INSTRUCTIONS:
1. Using the H1B visa thread, say whether each statement agrees with it: (a) The Labor Condition Application has already been approved. (b) A company must use an attorney for an H1B application. (c) The first poster's employer is a large company. Answer each with yes or no and quote the deciding words.
2. Name every visa, application, and form that the first post in the H1B visa thread mentions.
3. Reproduce word for word the passage of the H1B visa thread from "Personally I see" to "be a concern.".

EXCERPTED TEXT:
-------------------------

# Question about H1B visa application



## arielle (Feb 22, 2011)

The company that I currently work for (I'm still on a student visa) wants to sponsor me for an H1B visa. The Labor Condition Application already is approved. Will the company have to hire a lawyer to do this or is it possible without? Also, I don't find the official instructions for form I-129 very useful. Are there more detailed instructions somewhere online that explain the lines in detail?


----------



## twostep (Apr 3, 2008)

uscis.gov is the official source and goes into every detail. A company is not required to use an attorney but I have never come across one not using legal assistance for H1B.


----------



## arielle (Feb 22, 2011)

Thanks for your quick reply. Yes, that's what I thought that many companies prefer to use a lawyer. The company that I work for is small. While they are paying me prevailing wages, they want to save costs for a lawyer and do the application themselves. The official instructions on the uscis website are not very detailed and basically force people to hire a lawyer.


----------



## twostep (Apr 3, 2008)

arielle said:


> Thanks for your quick reply. Yes, that's what I thought that many companies prefer to use a lawyer. The company that I work for is small. While they are paying me prevailing wages, they want to save costs for a lawyer and do the application themselves. The official instructions on the uscis website are not very detailed and basically force people to hire a lawyer.


I assume you are on OTP. ??? 

Personally I see nothing difficult on convaluted with the official forms and instructions. A company wanting to save on a couple of hours of attorney fees (which are tax deductible) might be a concern. 

Please feel free to ask specific questions. Everyone here will answer to the best of his/her capability.


----------



## arielle (Feb 22, 2011)

-------------------------

SUPPLIED MATERIAL:
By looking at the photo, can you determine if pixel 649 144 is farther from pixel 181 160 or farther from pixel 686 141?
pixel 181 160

-------------------------

EXERCISE RESULTS:
1.
(a) Yes: "The Labor Condition Application already is approved."
(b) No: "A company is not required to use an attorney"
(c) No: "The company that I work for is small."

2.
- student visa
- H1B visa
- Labor Condition Application
- form I-129

3.
Personally I see nothing difficult on convaluted with the official forms and instructions. A company wanting to save on a couple of hours of attorney fees (which are tax deductible) might be a concern.